Rewrite all of the entries below as a JSON list of strings, with one string for each line and no blank lines. Leave the pictures out of your answer.

::: RECORD EXTRACTS

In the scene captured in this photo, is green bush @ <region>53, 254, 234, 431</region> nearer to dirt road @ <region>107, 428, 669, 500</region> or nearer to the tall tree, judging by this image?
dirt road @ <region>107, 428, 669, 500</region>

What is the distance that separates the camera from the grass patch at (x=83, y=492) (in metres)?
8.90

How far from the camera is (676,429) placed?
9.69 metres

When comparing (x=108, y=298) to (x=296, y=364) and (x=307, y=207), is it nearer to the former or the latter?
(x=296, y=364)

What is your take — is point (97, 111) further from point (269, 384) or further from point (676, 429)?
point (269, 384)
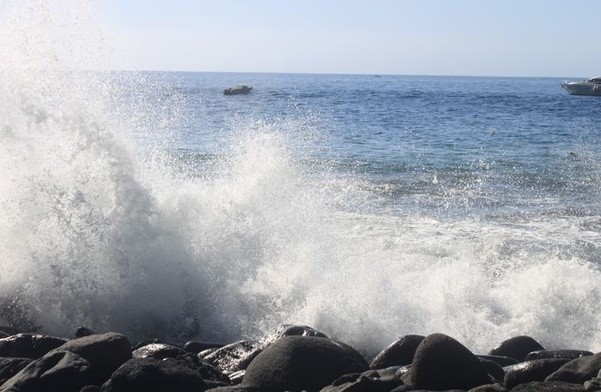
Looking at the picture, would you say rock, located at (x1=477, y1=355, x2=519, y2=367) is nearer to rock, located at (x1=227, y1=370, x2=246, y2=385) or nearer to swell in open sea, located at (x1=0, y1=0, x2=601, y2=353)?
swell in open sea, located at (x1=0, y1=0, x2=601, y2=353)

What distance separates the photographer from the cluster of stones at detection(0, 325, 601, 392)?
16.3ft

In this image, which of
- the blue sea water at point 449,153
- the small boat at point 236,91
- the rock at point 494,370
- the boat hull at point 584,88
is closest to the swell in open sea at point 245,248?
the blue sea water at point 449,153

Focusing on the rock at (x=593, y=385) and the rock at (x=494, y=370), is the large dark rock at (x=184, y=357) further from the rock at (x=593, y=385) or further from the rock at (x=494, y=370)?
the rock at (x=593, y=385)

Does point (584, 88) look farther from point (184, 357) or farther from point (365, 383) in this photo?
point (365, 383)

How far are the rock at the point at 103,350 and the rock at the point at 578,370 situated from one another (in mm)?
2710

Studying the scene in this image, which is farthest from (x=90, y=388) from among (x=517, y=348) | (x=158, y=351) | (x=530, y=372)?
(x=517, y=348)

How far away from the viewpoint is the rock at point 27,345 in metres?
5.93

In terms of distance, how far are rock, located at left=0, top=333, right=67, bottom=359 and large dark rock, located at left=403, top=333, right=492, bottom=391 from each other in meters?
2.59

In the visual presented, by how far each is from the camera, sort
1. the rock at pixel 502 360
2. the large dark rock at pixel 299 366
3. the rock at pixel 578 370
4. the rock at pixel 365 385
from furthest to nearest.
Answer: the rock at pixel 502 360 < the large dark rock at pixel 299 366 < the rock at pixel 578 370 < the rock at pixel 365 385

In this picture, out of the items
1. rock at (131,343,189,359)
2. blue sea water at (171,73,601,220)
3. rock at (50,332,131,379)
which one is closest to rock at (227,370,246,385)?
rock at (131,343,189,359)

::::::

## RESULT OF THIS EXERCISE:
[
  "In the scene captured in this photo, is green bush @ <region>53, 254, 234, 431</region> nearer to dirt road @ <region>107, 428, 669, 500</region> or nearer to the tall tree, judging by this image?",
  "dirt road @ <region>107, 428, 669, 500</region>",
  "What is the distance that separates the camera from the grass patch at (x=83, y=492) (in metres)?",
  "8.90",
  "How far from the camera is (676,429) placed?",
  "9.69 metres",
  "When comparing (x=108, y=298) to (x=296, y=364) and (x=307, y=207), is it nearer to the former or the latter?",
  "(x=296, y=364)",
  "What is your take — is point (97, 111) further from point (269, 384) or further from point (676, 429)?",
  "point (269, 384)",
  "Looking at the picture, would you say rock, located at (x1=477, y1=355, x2=519, y2=367) is nearer to rock, located at (x1=227, y1=370, x2=246, y2=385) or nearer to swell in open sea, located at (x1=0, y1=0, x2=601, y2=353)?",
  "swell in open sea, located at (x1=0, y1=0, x2=601, y2=353)",
  "What distance separates the photographer from the cluster of stones at detection(0, 325, 601, 392)?",
  "16.3ft",
  "In this image, which of",
  "- the blue sea water at point 449,153",
  "- the small boat at point 236,91",
  "- the rock at point 494,370",
  "- the boat hull at point 584,88",
  "is closest to the swell in open sea at point 245,248?",
  "the blue sea water at point 449,153",
  "Focusing on the rock at (x=593, y=385) and the rock at (x=494, y=370), is the large dark rock at (x=184, y=357) further from the rock at (x=593, y=385) or further from the rock at (x=494, y=370)?",
  "the rock at (x=593, y=385)",
  "Does point (584, 88) look farther from point (184, 357) or farther from point (365, 383) in this photo?",
  "point (365, 383)",
  "How far are the rock at the point at 103,350 and the rock at the point at 578,370 situated from one another (in mm)?",
  "2710",
  "Studying the scene in this image, which is farthest from (x=90, y=388) from among (x=517, y=348) | (x=158, y=351) | (x=530, y=372)?",
  "(x=517, y=348)",
  "How far away from the viewpoint is the rock at point 27,345 in metres?",
  "5.93",
  "In terms of distance, how far are rock, located at left=0, top=333, right=67, bottom=359 and large dark rock, located at left=403, top=333, right=492, bottom=391 from each other in meters?",
  "2.59",
  "In the visual presented, by how far each is from the camera, sort",
  "1. the rock at pixel 502 360",
  "2. the large dark rock at pixel 299 366",
  "3. the rock at pixel 578 370",
  "4. the rock at pixel 365 385",
  "from furthest to nearest.",
  "Answer: the rock at pixel 502 360 < the large dark rock at pixel 299 366 < the rock at pixel 578 370 < the rock at pixel 365 385",
  "In this picture, out of the items",
  "1. rock at (131,343,189,359)",
  "2. blue sea water at (171,73,601,220)",
  "3. rock at (50,332,131,379)",
  "which one is closest to rock at (227,370,246,385)?",
  "rock at (131,343,189,359)"
]